A short introduction of the model is provided below.
Foundation and lower levels of the structure of physical reality.
This entry supposes that physical reality possesses structure and that this structure bases on one or more foundations.
Foundations are necessarily simple. Quite probably the foundations were discovered long ago by intelligent people. The discovered foundations became part of the mathematical library. These founding structures are not observable. An important property of foundations is that they extend into higher level structures. After sufficient extensions, facets of the structures of physical reality become observable.
For example, all observable discrete objects in the universe appear to be modules or modular systems.
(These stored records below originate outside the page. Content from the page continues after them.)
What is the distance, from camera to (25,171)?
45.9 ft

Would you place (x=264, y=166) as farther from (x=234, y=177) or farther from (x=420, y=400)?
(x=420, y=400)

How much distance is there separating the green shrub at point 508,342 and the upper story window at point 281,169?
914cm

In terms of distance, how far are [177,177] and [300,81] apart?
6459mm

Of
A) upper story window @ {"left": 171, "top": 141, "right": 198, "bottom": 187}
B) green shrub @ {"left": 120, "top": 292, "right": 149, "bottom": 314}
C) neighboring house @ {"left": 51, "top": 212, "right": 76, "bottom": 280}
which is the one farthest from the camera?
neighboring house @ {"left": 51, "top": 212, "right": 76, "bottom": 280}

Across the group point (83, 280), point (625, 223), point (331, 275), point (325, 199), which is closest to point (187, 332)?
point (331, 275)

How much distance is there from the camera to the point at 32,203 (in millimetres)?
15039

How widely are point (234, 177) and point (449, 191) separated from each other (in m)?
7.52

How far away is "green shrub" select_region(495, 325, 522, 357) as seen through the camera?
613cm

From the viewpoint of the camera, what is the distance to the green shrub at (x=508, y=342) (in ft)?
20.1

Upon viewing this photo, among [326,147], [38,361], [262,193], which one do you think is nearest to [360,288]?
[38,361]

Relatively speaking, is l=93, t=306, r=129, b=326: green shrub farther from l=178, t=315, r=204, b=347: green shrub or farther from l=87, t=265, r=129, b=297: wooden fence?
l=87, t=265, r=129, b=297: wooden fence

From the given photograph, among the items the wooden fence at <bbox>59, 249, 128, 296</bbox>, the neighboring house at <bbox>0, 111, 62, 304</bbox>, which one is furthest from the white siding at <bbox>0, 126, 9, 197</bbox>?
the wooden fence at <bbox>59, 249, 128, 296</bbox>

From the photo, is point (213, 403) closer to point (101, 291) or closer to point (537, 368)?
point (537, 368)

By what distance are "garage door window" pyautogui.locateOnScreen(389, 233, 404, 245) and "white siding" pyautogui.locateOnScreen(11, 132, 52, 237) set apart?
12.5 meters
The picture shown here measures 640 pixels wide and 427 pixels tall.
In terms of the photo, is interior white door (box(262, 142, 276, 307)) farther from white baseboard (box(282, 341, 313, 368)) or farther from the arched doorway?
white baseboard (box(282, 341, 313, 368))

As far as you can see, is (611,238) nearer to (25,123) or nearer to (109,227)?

Sets of elementary modules exist that together configure all other modules and that themselves are not componentized. Another example is that precise clocks exist that despite the fact that they are not connected, keep in sync.
In 1936 two scientists Garrett Birkhoff and John von Neumann introduced a rather simple structure that can suite as a foundation of quantum physics. Because thus structure closely resembled the structure of classical logic, the duo named their discovery quantum logic. Mathematicians decided to name it an orthomodular lattice. The set of closed subspaces of a separable Hilbert space shares its relational structure with the orthomodular lattice. A set of atoms of the orthomodular lattice corresponds to the set of rays that the members of an orthogonal base of the Hilbert space span. Rays are one-dimensional subspaces. At every instant, a ray represents an elementary module.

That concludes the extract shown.